Island also has the benefit of a phase I study run by the Walter Reed National Military Medical Centre, with which Island has a co-operative research agreement.
“In that study, 15 healthy volunteers were dosed with exactly the same virus at exactly the same dose and we have access to all of that valuable data,” Dr Foster says.
These subjects were not dosed with ISLA-101, but the study provides a control base on aspects such as viral levels and symptoms.
By mid 2025, Island hopes to be able to apply to the FDA for consent to run a phase III trial.
Likely to enrol hundreds of subjects, the trial will be held where dengue fever is endemic and the virus is in native form (not mutated).
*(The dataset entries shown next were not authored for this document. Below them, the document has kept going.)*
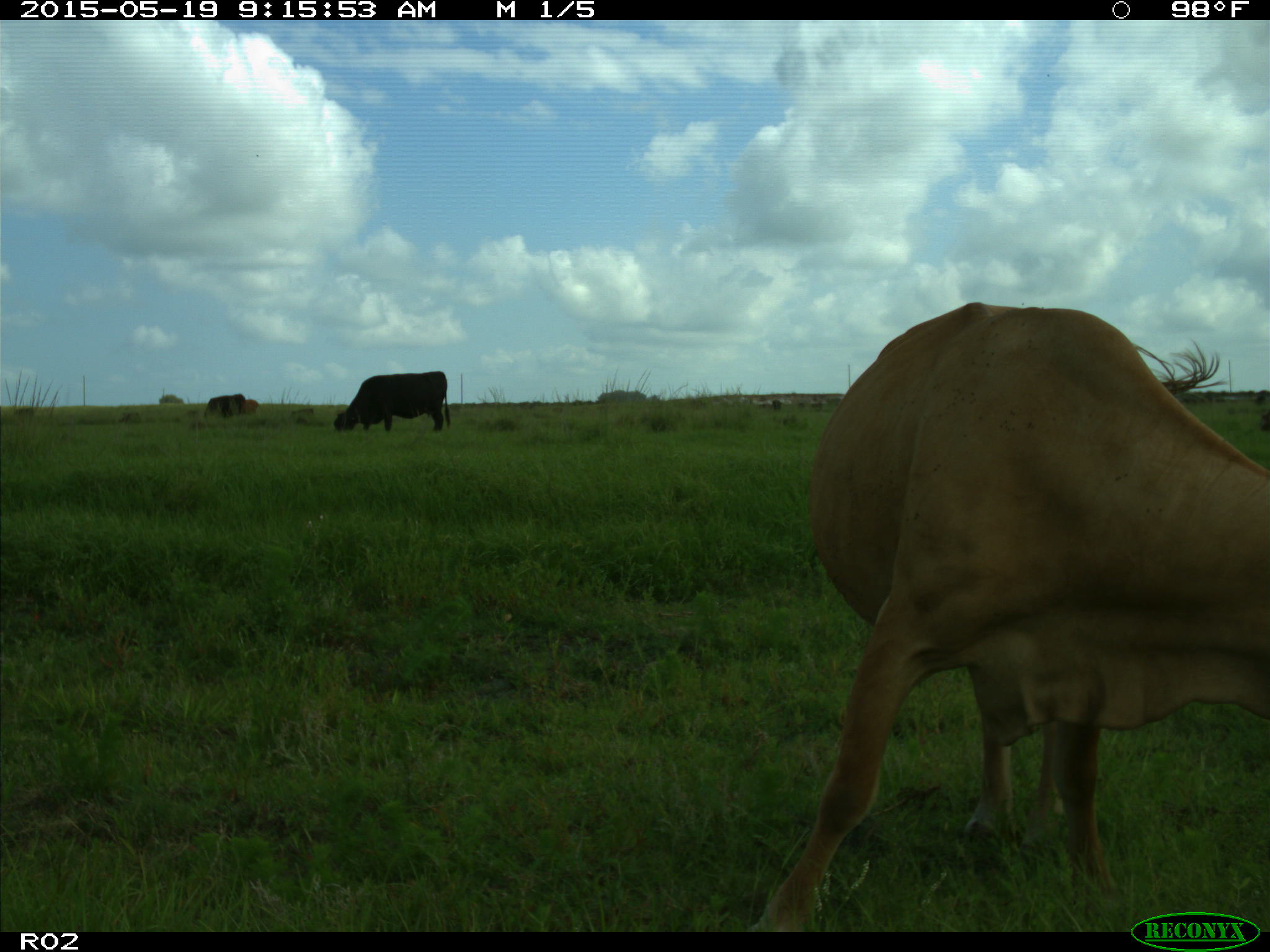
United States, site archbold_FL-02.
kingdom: Animalia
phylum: Chordata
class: Mammalia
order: Artiodactyla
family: Bovidae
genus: Bos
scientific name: Bos taurus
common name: domestic cow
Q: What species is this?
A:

Dr Foster says pursuing a therapy likely would be a faster path to market and involve a smaller trial.
“A prophylactic looks a lot like a vaccine and vaccine trials can become very large,” he says. “We want to find ways to make a prophylactic study manageable and are working on some ideas.”
By nature, the prophylactic market is bigger. But having said that, a “staggering” 400 million people are infected annually, with about 100 million becoming ill and 20,000 to 30,000 annual deaths.
Should the dengue program fail to bite, Island now has a Plan B by way of an anti-infective molecule it is likely to acquire from the Nasdaq-listed Biocryst.
Island in September entered a 12-month exclusive due diligence period for the asset, galidesivir, which looks to be effective against the Ebola, Zika and Marburg viruses.
Island incurred an option fee of US$50,000 with a further US$500,000 to pay (plus milestones and single-digit royalties) if the purchase goes ahead.
Supported by US$70 million of US government grants, Biocryst already completed two primate model studies in Ebola and Marburg (a deadly heamorrhagic fever like Ebola).
Given not even the most cashed-strapped student would risk an attenuated form of the hideous Ebola, Island hopes to pursue an FDA approval route by which a non-human study might support approval if it is unsafe or unethical to run a human trial.
Dr Foster says while the company doesn’t want to be distracted from ISLA-101, galidesivir could be progressed in parallel if non-dilutive funding (such as grants) become available.
Speaking of money, Island recently completed a $3.5 million raising which should see the company through the phase II ISLA-101 trial and the potential galidesivir purchase.
Island also in-the-money options which if fully exercised would raise a further $5.45 million.
Meanwhile, the Dengue outbreak has been accentuated further by the emergence of the Asian tiger mosquito (Aedus albopictus) as a disease carrier.
Unlike the known Aedes aegypti, these mozzies prefer more temperate climes such as southern Europe.
“Dengue fever was always going to spread, but the problem is going to be worse because we didn’t take having another vector into account that likes being in colder climates,” Dr Foster says.
Locally, dengue is spreading south from the tropics – and when the beautiful people of Byron Bay to become afflicted we will all hear about it in their instagrams.
But pack light-coloured clothing and industrial-strength Rid and try not to let that spoil your summer holiday.
At Stockhead, we tell it as it is. While Island is a Stockhead advertiser it did not sponsor this article.